> [Task requirements]:
**a)** In the passage on census counting of prisoners, how many times as many people, as a percentage of population, does Connecticut incarcerate now compared with 1980?
**b)** From the passage on census counting of prisoners, print the part that begins at the words "The basic principle" and stop after "access to government.".
**c)** Carry on the passage on census counting of prisoners from its last sentence.

The Census Bureau counts prisoners as residents of the prison location, but it is only recently that the prison population became large enough to affect legislative districting. As a percentage of population, Connecticut now incarcerates 6 times as many people as it did as recently as 1980.
Moreover, using population as the sole measure of political apportionment in state and local government is also quite new. Counting prisoners as residents of the facility might have made sense in the country's first century, when the mandate of the Census was limited to determining the relative populations of states. But today, state legislatures use the Census to apportion political power within each state.
Today, our conception of democracy requires far more detailed and accurate data to reflect where the population -- including people in prison -- actually lives. In almost every respect, except for how it counts people in prison, the Census Bureau's methodology has evolved to keep pace with the changing needs for its data. But now that such a large percentage of the population is incarcerated, where the Census Bureau counts incarcerated people is a question of critical importance.
Redistricting and "One Person, One Vote"
The basic principle of our democracy is that political power should be distributed on the basis of population. Each decade after the census, Connecticut redraws its legislative districts to ensure that each district contains roughly the same population as other districts. When districts are of substantially different sizes, the weight of each vote starts to differ: in underpopulated districts, each vote is worth more, and in overpopulated districts, a vote is worth less. Drawing districts to contain the same number of people ensures that all residents are given the same access to government.
The U.S. Supreme Court first declared that the "One Person, One Vote" principle applied to state legislative redistricting in the landmark case Reynolds v. Sims. The Court struck down an apportionment scheme for the Alabama state legislature that was based on counties and not population. Under Alabama's apportionment plan, sparsely populated Lowndes County had the same number of state senators as densely populated Jefferson County. This gave the residents of Lowndes County 41 times as much political power as the residents of Jefferson County. Reynolds v. Sims barred this practice and put it plainly: "The weight of a citizen's vote cannot be made to depend on where he lives." The Supreme Court ruled that the 14th Amendment's equal protection clause required that districts be drawn to be substantially equal in population.

> [Items]:
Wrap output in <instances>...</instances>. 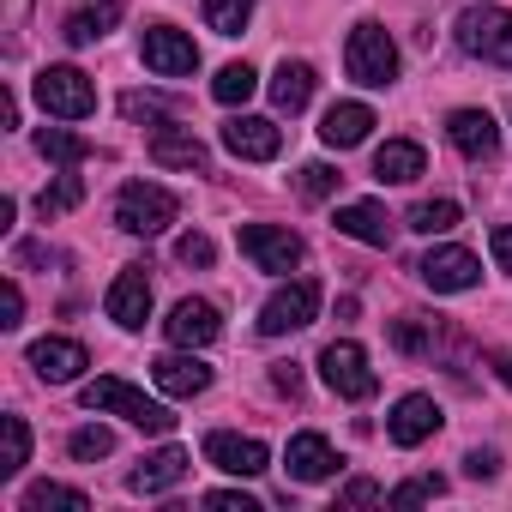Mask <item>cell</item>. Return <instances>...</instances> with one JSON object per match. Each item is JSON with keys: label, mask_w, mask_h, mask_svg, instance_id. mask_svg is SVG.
I'll use <instances>...</instances> for the list:
<instances>
[{"label": "cell", "mask_w": 512, "mask_h": 512, "mask_svg": "<svg viewBox=\"0 0 512 512\" xmlns=\"http://www.w3.org/2000/svg\"><path fill=\"white\" fill-rule=\"evenodd\" d=\"M85 410H97V416H127L133 428H145V434H169L175 428V416H169V404H157V398H145L139 386H127V380H115V374H103V380H85Z\"/></svg>", "instance_id": "cell-1"}, {"label": "cell", "mask_w": 512, "mask_h": 512, "mask_svg": "<svg viewBox=\"0 0 512 512\" xmlns=\"http://www.w3.org/2000/svg\"><path fill=\"white\" fill-rule=\"evenodd\" d=\"M452 37H458L464 55H476V61L512 73V13H506V7H494V0H482V7H464L458 25H452Z\"/></svg>", "instance_id": "cell-2"}, {"label": "cell", "mask_w": 512, "mask_h": 512, "mask_svg": "<svg viewBox=\"0 0 512 512\" xmlns=\"http://www.w3.org/2000/svg\"><path fill=\"white\" fill-rule=\"evenodd\" d=\"M344 67H350V79H356V85L386 91V85L398 79V43L386 37V25L362 19V25L350 31V43H344Z\"/></svg>", "instance_id": "cell-3"}, {"label": "cell", "mask_w": 512, "mask_h": 512, "mask_svg": "<svg viewBox=\"0 0 512 512\" xmlns=\"http://www.w3.org/2000/svg\"><path fill=\"white\" fill-rule=\"evenodd\" d=\"M175 217H181V199L169 187H157V181H127L115 193V223L127 235H163Z\"/></svg>", "instance_id": "cell-4"}, {"label": "cell", "mask_w": 512, "mask_h": 512, "mask_svg": "<svg viewBox=\"0 0 512 512\" xmlns=\"http://www.w3.org/2000/svg\"><path fill=\"white\" fill-rule=\"evenodd\" d=\"M241 253H247L260 272H278V278L302 272V260H308L302 235L284 229V223H241Z\"/></svg>", "instance_id": "cell-5"}, {"label": "cell", "mask_w": 512, "mask_h": 512, "mask_svg": "<svg viewBox=\"0 0 512 512\" xmlns=\"http://www.w3.org/2000/svg\"><path fill=\"white\" fill-rule=\"evenodd\" d=\"M31 91H37L43 115H55V121H85V115L97 109V85H91L79 67H43Z\"/></svg>", "instance_id": "cell-6"}, {"label": "cell", "mask_w": 512, "mask_h": 512, "mask_svg": "<svg viewBox=\"0 0 512 512\" xmlns=\"http://www.w3.org/2000/svg\"><path fill=\"white\" fill-rule=\"evenodd\" d=\"M314 314H320V284H314V278H290V284H278V290L266 296L260 332H266V338H290V332L314 326Z\"/></svg>", "instance_id": "cell-7"}, {"label": "cell", "mask_w": 512, "mask_h": 512, "mask_svg": "<svg viewBox=\"0 0 512 512\" xmlns=\"http://www.w3.org/2000/svg\"><path fill=\"white\" fill-rule=\"evenodd\" d=\"M320 380L338 392V398H350V404H362V398H374V368H368V350L362 344H350V338H332L326 350H320Z\"/></svg>", "instance_id": "cell-8"}, {"label": "cell", "mask_w": 512, "mask_h": 512, "mask_svg": "<svg viewBox=\"0 0 512 512\" xmlns=\"http://www.w3.org/2000/svg\"><path fill=\"white\" fill-rule=\"evenodd\" d=\"M416 278L434 290V296H464L482 284V260L470 247H428V260L416 266Z\"/></svg>", "instance_id": "cell-9"}, {"label": "cell", "mask_w": 512, "mask_h": 512, "mask_svg": "<svg viewBox=\"0 0 512 512\" xmlns=\"http://www.w3.org/2000/svg\"><path fill=\"white\" fill-rule=\"evenodd\" d=\"M139 55H145V67H151L157 79H187V73H199V49H193V37L175 31V25H151V31L139 37Z\"/></svg>", "instance_id": "cell-10"}, {"label": "cell", "mask_w": 512, "mask_h": 512, "mask_svg": "<svg viewBox=\"0 0 512 512\" xmlns=\"http://www.w3.org/2000/svg\"><path fill=\"white\" fill-rule=\"evenodd\" d=\"M205 464H217L223 476H266L272 470V452L266 440H253V434H205Z\"/></svg>", "instance_id": "cell-11"}, {"label": "cell", "mask_w": 512, "mask_h": 512, "mask_svg": "<svg viewBox=\"0 0 512 512\" xmlns=\"http://www.w3.org/2000/svg\"><path fill=\"white\" fill-rule=\"evenodd\" d=\"M223 151L241 157V163H272V157L284 151V127L266 121V115H235V121L223 127Z\"/></svg>", "instance_id": "cell-12"}, {"label": "cell", "mask_w": 512, "mask_h": 512, "mask_svg": "<svg viewBox=\"0 0 512 512\" xmlns=\"http://www.w3.org/2000/svg\"><path fill=\"white\" fill-rule=\"evenodd\" d=\"M25 362H31V368H37V380H49V386H73V380L91 368V356H85V344H79V338H37Z\"/></svg>", "instance_id": "cell-13"}, {"label": "cell", "mask_w": 512, "mask_h": 512, "mask_svg": "<svg viewBox=\"0 0 512 512\" xmlns=\"http://www.w3.org/2000/svg\"><path fill=\"white\" fill-rule=\"evenodd\" d=\"M446 139H452V151H464L470 163H488V157L500 151V127H494L488 109H452V115H446Z\"/></svg>", "instance_id": "cell-14"}, {"label": "cell", "mask_w": 512, "mask_h": 512, "mask_svg": "<svg viewBox=\"0 0 512 512\" xmlns=\"http://www.w3.org/2000/svg\"><path fill=\"white\" fill-rule=\"evenodd\" d=\"M163 332H169V344H175V350H205V344L223 332V320H217V308H211V302L187 296V302H175V308H169Z\"/></svg>", "instance_id": "cell-15"}, {"label": "cell", "mask_w": 512, "mask_h": 512, "mask_svg": "<svg viewBox=\"0 0 512 512\" xmlns=\"http://www.w3.org/2000/svg\"><path fill=\"white\" fill-rule=\"evenodd\" d=\"M386 434H392V446H422V440H434V434H440V404H434L428 392L398 398L392 416H386Z\"/></svg>", "instance_id": "cell-16"}, {"label": "cell", "mask_w": 512, "mask_h": 512, "mask_svg": "<svg viewBox=\"0 0 512 512\" xmlns=\"http://www.w3.org/2000/svg\"><path fill=\"white\" fill-rule=\"evenodd\" d=\"M109 320H115L121 332H139V326L151 320V278H145V266H127V272L109 284Z\"/></svg>", "instance_id": "cell-17"}, {"label": "cell", "mask_w": 512, "mask_h": 512, "mask_svg": "<svg viewBox=\"0 0 512 512\" xmlns=\"http://www.w3.org/2000/svg\"><path fill=\"white\" fill-rule=\"evenodd\" d=\"M338 235H350V241H362V247H392L398 223L386 217V205H374V199H350V205H338Z\"/></svg>", "instance_id": "cell-18"}, {"label": "cell", "mask_w": 512, "mask_h": 512, "mask_svg": "<svg viewBox=\"0 0 512 512\" xmlns=\"http://www.w3.org/2000/svg\"><path fill=\"white\" fill-rule=\"evenodd\" d=\"M187 470H193V458L181 446H157L151 458H139V470L127 476V488L133 494H169L175 482H187Z\"/></svg>", "instance_id": "cell-19"}, {"label": "cell", "mask_w": 512, "mask_h": 512, "mask_svg": "<svg viewBox=\"0 0 512 512\" xmlns=\"http://www.w3.org/2000/svg\"><path fill=\"white\" fill-rule=\"evenodd\" d=\"M151 380H157L163 398H199V392L211 386V368H205L199 356H181V350H175V356H157V362H151Z\"/></svg>", "instance_id": "cell-20"}, {"label": "cell", "mask_w": 512, "mask_h": 512, "mask_svg": "<svg viewBox=\"0 0 512 512\" xmlns=\"http://www.w3.org/2000/svg\"><path fill=\"white\" fill-rule=\"evenodd\" d=\"M422 169H428V151L416 139H386L374 151V181H386V187H410Z\"/></svg>", "instance_id": "cell-21"}, {"label": "cell", "mask_w": 512, "mask_h": 512, "mask_svg": "<svg viewBox=\"0 0 512 512\" xmlns=\"http://www.w3.org/2000/svg\"><path fill=\"white\" fill-rule=\"evenodd\" d=\"M368 127H374V109H368V103H332L326 121H320V139H326L332 151H356V145L368 139Z\"/></svg>", "instance_id": "cell-22"}, {"label": "cell", "mask_w": 512, "mask_h": 512, "mask_svg": "<svg viewBox=\"0 0 512 512\" xmlns=\"http://www.w3.org/2000/svg\"><path fill=\"white\" fill-rule=\"evenodd\" d=\"M151 163H157V169H205V163H211V151H205V139H199V133L157 127V139H151Z\"/></svg>", "instance_id": "cell-23"}, {"label": "cell", "mask_w": 512, "mask_h": 512, "mask_svg": "<svg viewBox=\"0 0 512 512\" xmlns=\"http://www.w3.org/2000/svg\"><path fill=\"white\" fill-rule=\"evenodd\" d=\"M284 464H290V476H296V482H326V476L338 470V452H332V440H326V434H296V440H290V452H284Z\"/></svg>", "instance_id": "cell-24"}, {"label": "cell", "mask_w": 512, "mask_h": 512, "mask_svg": "<svg viewBox=\"0 0 512 512\" xmlns=\"http://www.w3.org/2000/svg\"><path fill=\"white\" fill-rule=\"evenodd\" d=\"M314 85H320V73H314L308 61H284V67L272 73V103H278L284 115H302V109L314 103Z\"/></svg>", "instance_id": "cell-25"}, {"label": "cell", "mask_w": 512, "mask_h": 512, "mask_svg": "<svg viewBox=\"0 0 512 512\" xmlns=\"http://www.w3.org/2000/svg\"><path fill=\"white\" fill-rule=\"evenodd\" d=\"M115 25H121V0H97V7H85V13H73V19L61 25V37H67L73 49H85V43L109 37Z\"/></svg>", "instance_id": "cell-26"}, {"label": "cell", "mask_w": 512, "mask_h": 512, "mask_svg": "<svg viewBox=\"0 0 512 512\" xmlns=\"http://www.w3.org/2000/svg\"><path fill=\"white\" fill-rule=\"evenodd\" d=\"M19 506H25V512H85L91 494H85V488H67V482H31Z\"/></svg>", "instance_id": "cell-27"}, {"label": "cell", "mask_w": 512, "mask_h": 512, "mask_svg": "<svg viewBox=\"0 0 512 512\" xmlns=\"http://www.w3.org/2000/svg\"><path fill=\"white\" fill-rule=\"evenodd\" d=\"M37 151H43L49 163L73 169V163H85V157H91V139H85V133H67V127H43V133H37Z\"/></svg>", "instance_id": "cell-28"}, {"label": "cell", "mask_w": 512, "mask_h": 512, "mask_svg": "<svg viewBox=\"0 0 512 512\" xmlns=\"http://www.w3.org/2000/svg\"><path fill=\"white\" fill-rule=\"evenodd\" d=\"M253 91H260V73H253L247 61H229V67L211 79V97H217V103H229V109H235V103H247Z\"/></svg>", "instance_id": "cell-29"}, {"label": "cell", "mask_w": 512, "mask_h": 512, "mask_svg": "<svg viewBox=\"0 0 512 512\" xmlns=\"http://www.w3.org/2000/svg\"><path fill=\"white\" fill-rule=\"evenodd\" d=\"M0 440H7V452H0V476H19L31 464V428H25V416H0Z\"/></svg>", "instance_id": "cell-30"}, {"label": "cell", "mask_w": 512, "mask_h": 512, "mask_svg": "<svg viewBox=\"0 0 512 512\" xmlns=\"http://www.w3.org/2000/svg\"><path fill=\"white\" fill-rule=\"evenodd\" d=\"M404 223L416 235H446V229H458V199H422V205H410Z\"/></svg>", "instance_id": "cell-31"}, {"label": "cell", "mask_w": 512, "mask_h": 512, "mask_svg": "<svg viewBox=\"0 0 512 512\" xmlns=\"http://www.w3.org/2000/svg\"><path fill=\"white\" fill-rule=\"evenodd\" d=\"M434 320H422V314H404V320H392V350H404V356H434Z\"/></svg>", "instance_id": "cell-32"}, {"label": "cell", "mask_w": 512, "mask_h": 512, "mask_svg": "<svg viewBox=\"0 0 512 512\" xmlns=\"http://www.w3.org/2000/svg\"><path fill=\"white\" fill-rule=\"evenodd\" d=\"M247 19H253V0H205V25L217 37H241Z\"/></svg>", "instance_id": "cell-33"}, {"label": "cell", "mask_w": 512, "mask_h": 512, "mask_svg": "<svg viewBox=\"0 0 512 512\" xmlns=\"http://www.w3.org/2000/svg\"><path fill=\"white\" fill-rule=\"evenodd\" d=\"M79 199H85V181H79V175H61V181H49V187L37 193V211H43V223H49V217L73 211Z\"/></svg>", "instance_id": "cell-34"}, {"label": "cell", "mask_w": 512, "mask_h": 512, "mask_svg": "<svg viewBox=\"0 0 512 512\" xmlns=\"http://www.w3.org/2000/svg\"><path fill=\"white\" fill-rule=\"evenodd\" d=\"M67 452H73L79 464H97V458H109V452H115V434H109L103 422H91V428H73Z\"/></svg>", "instance_id": "cell-35"}, {"label": "cell", "mask_w": 512, "mask_h": 512, "mask_svg": "<svg viewBox=\"0 0 512 512\" xmlns=\"http://www.w3.org/2000/svg\"><path fill=\"white\" fill-rule=\"evenodd\" d=\"M338 181H344V175H338L332 163H302V169H296V193H302V199H332Z\"/></svg>", "instance_id": "cell-36"}, {"label": "cell", "mask_w": 512, "mask_h": 512, "mask_svg": "<svg viewBox=\"0 0 512 512\" xmlns=\"http://www.w3.org/2000/svg\"><path fill=\"white\" fill-rule=\"evenodd\" d=\"M446 494V476H410L386 494V506H422V500H440Z\"/></svg>", "instance_id": "cell-37"}, {"label": "cell", "mask_w": 512, "mask_h": 512, "mask_svg": "<svg viewBox=\"0 0 512 512\" xmlns=\"http://www.w3.org/2000/svg\"><path fill=\"white\" fill-rule=\"evenodd\" d=\"M121 115H127V121H169L175 103H169V97H151V91H127V97H121Z\"/></svg>", "instance_id": "cell-38"}, {"label": "cell", "mask_w": 512, "mask_h": 512, "mask_svg": "<svg viewBox=\"0 0 512 512\" xmlns=\"http://www.w3.org/2000/svg\"><path fill=\"white\" fill-rule=\"evenodd\" d=\"M175 260H181V266H211V260H217V241H211L205 229H187V235L175 241Z\"/></svg>", "instance_id": "cell-39"}, {"label": "cell", "mask_w": 512, "mask_h": 512, "mask_svg": "<svg viewBox=\"0 0 512 512\" xmlns=\"http://www.w3.org/2000/svg\"><path fill=\"white\" fill-rule=\"evenodd\" d=\"M205 506H211V512H260V500L241 494V488H211V494H205Z\"/></svg>", "instance_id": "cell-40"}, {"label": "cell", "mask_w": 512, "mask_h": 512, "mask_svg": "<svg viewBox=\"0 0 512 512\" xmlns=\"http://www.w3.org/2000/svg\"><path fill=\"white\" fill-rule=\"evenodd\" d=\"M374 500H386V488H380V482H368V476H356V482L338 494V512H350V506H374Z\"/></svg>", "instance_id": "cell-41"}, {"label": "cell", "mask_w": 512, "mask_h": 512, "mask_svg": "<svg viewBox=\"0 0 512 512\" xmlns=\"http://www.w3.org/2000/svg\"><path fill=\"white\" fill-rule=\"evenodd\" d=\"M19 320H25V290H19V284L7 278V290H0V326H7V332H13Z\"/></svg>", "instance_id": "cell-42"}, {"label": "cell", "mask_w": 512, "mask_h": 512, "mask_svg": "<svg viewBox=\"0 0 512 512\" xmlns=\"http://www.w3.org/2000/svg\"><path fill=\"white\" fill-rule=\"evenodd\" d=\"M272 392L296 398V392H302V368H296V362H272Z\"/></svg>", "instance_id": "cell-43"}, {"label": "cell", "mask_w": 512, "mask_h": 512, "mask_svg": "<svg viewBox=\"0 0 512 512\" xmlns=\"http://www.w3.org/2000/svg\"><path fill=\"white\" fill-rule=\"evenodd\" d=\"M488 253H494V266H500V272H512V223H500V229L488 235Z\"/></svg>", "instance_id": "cell-44"}, {"label": "cell", "mask_w": 512, "mask_h": 512, "mask_svg": "<svg viewBox=\"0 0 512 512\" xmlns=\"http://www.w3.org/2000/svg\"><path fill=\"white\" fill-rule=\"evenodd\" d=\"M494 470H500V458H494V452H482V446H476V452L464 458V476H476V482H488Z\"/></svg>", "instance_id": "cell-45"}, {"label": "cell", "mask_w": 512, "mask_h": 512, "mask_svg": "<svg viewBox=\"0 0 512 512\" xmlns=\"http://www.w3.org/2000/svg\"><path fill=\"white\" fill-rule=\"evenodd\" d=\"M19 266H49V247H37V241H25V247H19Z\"/></svg>", "instance_id": "cell-46"}, {"label": "cell", "mask_w": 512, "mask_h": 512, "mask_svg": "<svg viewBox=\"0 0 512 512\" xmlns=\"http://www.w3.org/2000/svg\"><path fill=\"white\" fill-rule=\"evenodd\" d=\"M0 121H7V127H19V97H13V91L0 97Z\"/></svg>", "instance_id": "cell-47"}, {"label": "cell", "mask_w": 512, "mask_h": 512, "mask_svg": "<svg viewBox=\"0 0 512 512\" xmlns=\"http://www.w3.org/2000/svg\"><path fill=\"white\" fill-rule=\"evenodd\" d=\"M494 374H500V380L512 386V356H494Z\"/></svg>", "instance_id": "cell-48"}]
</instances>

> [Written answers]:
**a)** Six times as many.

**b)**
The basic principle of our democracy is that political power should be distributed on the basis of population. Each decade after the census, Connecticut redraws its legislative districts to ensure that each district contains roughly the same population as other districts. When districts are of substantially different sizes, the weight of each vote starts to differ: in underpopulated districts, each vote is worth more, and in overpopulated districts, a vote is worth less. Drawing districts to contain the same number of people ensures that all residents are given the same access to government.

**c)**
Substantially equal does not mean exactly equal. The Supreme Court has held, for example, that drawing a district 5% too large, or 5% too small can be acceptable if some other legitimate state interest is served such as avoiding splitting towns between districts.
However in Connecticut, using Census counts of incarcerated people to pad the legislative districts that contain prisons results in a larger variation in population than the Supreme Court has said was acceptable for a legitimate purpose.
In seven Connecticut house districts more than 5% of the population is actually disenfranchised people who are legal residents of other parts of the state. In effect, the commission that drew the legislative districts after the last census said that every group of 85 to 95 people who live near large prisons should be given just as much influence in the capitol building as 100 residents in any other districts.
In Connecticut, a State House of Representatives district is supposed to contain 22,553 people, plus or minus 1,127 people, and by Census figures the districts do contain that population. However, a flaw in the Census Bureau's data undermines the state's ability to draw fair districts on the basis of actual population.
The state's prisoners are come from all over the state, but the state's prisons are not evenly distributed, and the people incarcerated there are concentrated in 18 state facilities and one federal facility. The fact that prisoners are disproportionately urban in origin makes the prison miscount even more significant. For example, New Haven and Hartford are each home for 3.6% of the state, but 13.6% and 15.2% of incarcerated people, respectively, come from these two cities.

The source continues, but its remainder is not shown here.